Bu Sülalenin Kaderi, Soyadlarından Belli
Gümüşhane’de esnaflık yapan Ali Hellaç(45) yok olmaya yüz tutmuş bir mesleğin erbabı olmasının yanında soyadını meslek edinmiş bir zanaatkâr olarak dikkat çekiyor.
Gümüşhane’de esnaflık yapan Ali Hellaç(45) yok olmaya yüz tutmuş bir mesleğin erbabı olmasının yanında soyadını meslek edinmiş bir zanaatkâr olarak dikkat çekiyor.

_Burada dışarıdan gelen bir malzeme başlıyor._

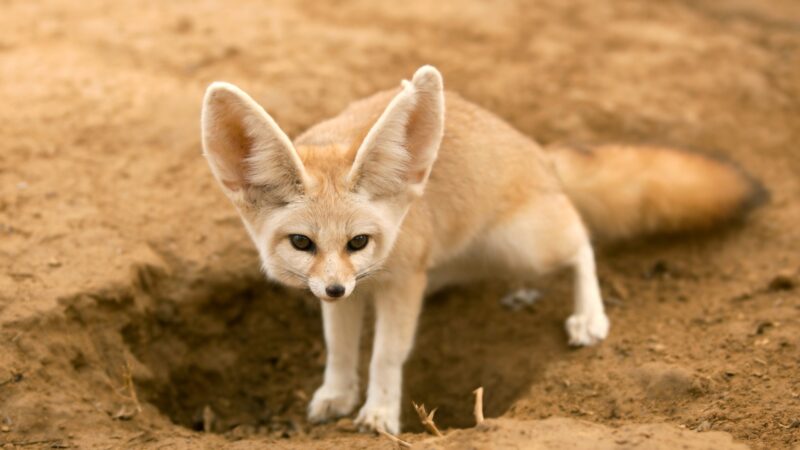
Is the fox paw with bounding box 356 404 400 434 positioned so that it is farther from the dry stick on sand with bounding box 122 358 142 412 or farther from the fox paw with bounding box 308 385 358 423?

Henüz 11 yaşındayken babasının yanına çırak olarak giren ve o günden bu güne yün dövüp yorgan işleyen Ali Hellaç, 5 yıl önce Gümüşhane’de açtığı dükkân ile mesleğini sürdürüyor.
Bu Sülalenin Kaderi, Soyadlarından Belli
Trabzon’un Çağlayan Semti Kendirli Mahallesinden olduğunu ve sülale olarak Hellaçoğulları olarak bilindiklerini kaydeden Ali Hellaç, 1934 yılında çıkartılan Soyadı Kanunu ile birlikte dedesinin Hellaç soyadını aldığını söyledi.

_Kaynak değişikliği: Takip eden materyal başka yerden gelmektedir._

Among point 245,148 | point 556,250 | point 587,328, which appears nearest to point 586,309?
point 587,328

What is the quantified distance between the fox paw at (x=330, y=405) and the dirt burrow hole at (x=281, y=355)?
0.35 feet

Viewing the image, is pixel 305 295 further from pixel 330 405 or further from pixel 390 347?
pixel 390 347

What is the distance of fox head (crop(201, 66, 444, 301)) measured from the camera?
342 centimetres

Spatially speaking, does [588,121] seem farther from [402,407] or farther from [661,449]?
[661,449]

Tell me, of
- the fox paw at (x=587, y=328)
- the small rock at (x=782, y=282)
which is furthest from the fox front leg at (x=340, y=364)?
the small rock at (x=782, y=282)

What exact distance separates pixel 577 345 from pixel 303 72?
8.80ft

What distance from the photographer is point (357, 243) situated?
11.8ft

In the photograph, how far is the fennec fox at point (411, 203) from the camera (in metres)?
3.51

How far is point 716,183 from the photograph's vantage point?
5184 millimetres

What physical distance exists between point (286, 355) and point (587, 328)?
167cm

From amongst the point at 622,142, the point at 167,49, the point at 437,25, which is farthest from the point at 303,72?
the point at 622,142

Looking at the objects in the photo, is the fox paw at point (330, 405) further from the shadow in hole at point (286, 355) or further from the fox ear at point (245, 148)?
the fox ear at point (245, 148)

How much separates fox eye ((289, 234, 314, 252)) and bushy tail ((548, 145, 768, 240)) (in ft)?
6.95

Sülalenin Birçoğu Yorgancı
Pamuk veya yün dövme işlemine verilen hellaç veya hallaç adının, Hellaçoğulları olarak neden sülalelerine verildiğini bilmediğini dile getiren Ali Hellaç, “Önceden bu meslek seyyar olarak yapılır, köy köy, mezra mezra, yayla yayla gezilerek icra edilirdi. Dedem çiftçiydi ve bu mesleği yaptığını duymadım ancak dedemden sonra babam, amcalarım, onların çocukları, abilerim bu mesleği öğrendik ve zaman zaman da hem kendi dükkânlarımızda hem de başka ustaların yanında çalıştık” dedi.
“ Türkiye’nin Dört Bir Tarafına Yayıldılar”

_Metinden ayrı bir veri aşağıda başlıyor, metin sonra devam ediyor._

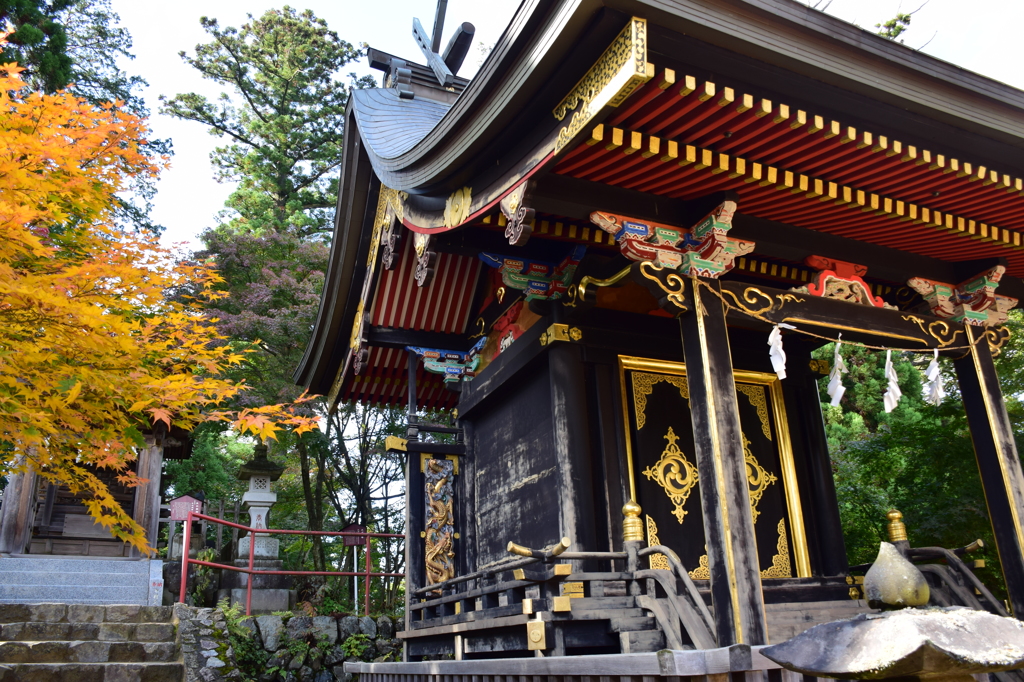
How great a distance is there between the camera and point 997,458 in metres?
5.76

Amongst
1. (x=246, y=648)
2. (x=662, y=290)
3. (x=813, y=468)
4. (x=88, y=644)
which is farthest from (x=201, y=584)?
(x=662, y=290)

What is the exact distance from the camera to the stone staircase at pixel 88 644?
662cm

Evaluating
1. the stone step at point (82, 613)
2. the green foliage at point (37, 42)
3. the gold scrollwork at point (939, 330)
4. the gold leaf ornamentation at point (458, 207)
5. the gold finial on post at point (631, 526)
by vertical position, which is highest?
the green foliage at point (37, 42)

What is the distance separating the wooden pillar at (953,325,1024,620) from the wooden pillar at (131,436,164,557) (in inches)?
451

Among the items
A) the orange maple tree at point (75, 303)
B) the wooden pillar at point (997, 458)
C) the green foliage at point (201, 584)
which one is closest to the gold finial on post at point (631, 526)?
→ the orange maple tree at point (75, 303)

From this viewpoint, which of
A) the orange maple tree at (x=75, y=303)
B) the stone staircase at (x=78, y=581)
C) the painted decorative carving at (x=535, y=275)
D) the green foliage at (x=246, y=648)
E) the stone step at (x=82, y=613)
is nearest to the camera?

Bu Sülalenin Kaderi, Soyadlarından Belli
Eskiden yorgancılık mesleğinin Trabzon bölgesinde yaygın olarak yapıldığını anlatan Ali Hellaç, “Ticaret yollarının kesiştiği bir noktada olduğu için olsa gerek Trabzon, zanaatkârlık noktasında söz sahibi olan bir ilimiz. Bizim köyümüzde de çok sayıda yorgancı ustası vardı. Babam o ustaların yanında mesleği öğrendi. Hem Trabzon içinde hem de dışarıda senelerce çalıştı. Babamın yanı sıra amcalarım da çok yıllar Türkiye’nin değişik illerinde yorgancılık yaptılar. Tekirdağ’da, Zonguldak’ta, Karabürk’te, Giresun’da, Kastamonu’da akrabalarımdan kimisi emekli olana kadar bu mesleği yürüttü, kimisi de daha farklı işler için mesleği bıraktı. Ancak hem onlar hem de çocukları ister yapsın ister yapmasınlar bu mesleğin erbabı oldular” diye konuştu.
“Bu Meslekte Kayboluyor”
Yeni neslin mesleğe ilgi duymadığını aktaran Ali Hellaç, “Çocuklarımdan ikisi hiç ilgi duymadılar. Küçük oğluma nispeten biraz öğrettim ancak o da bu işi yapmak istemiyor. Teferruatlı olarak öğrenmesi için sürekli benimle olması gerekiyor ama durmuyor. Biz devam ediyoruz, bizden sonra yapan olur mu bilemiyorum. Kendirli’de çok sayıda yorgan işleyen insan vardı. Bugün bakıyorum çoğu bıraktı veya öğretecek çırak bulamıyorlar. Bu mesleğin geleceği olduğunu düşünmüyorum. Meslek yavaş yavaş yok oluyor. Eğer devlet geleneksel el sanatlarına sahip çıkmaz desteklemezse, birçoğu gibi yorgancılık mesleği de kaybolacaktır” şeklinde konuştu.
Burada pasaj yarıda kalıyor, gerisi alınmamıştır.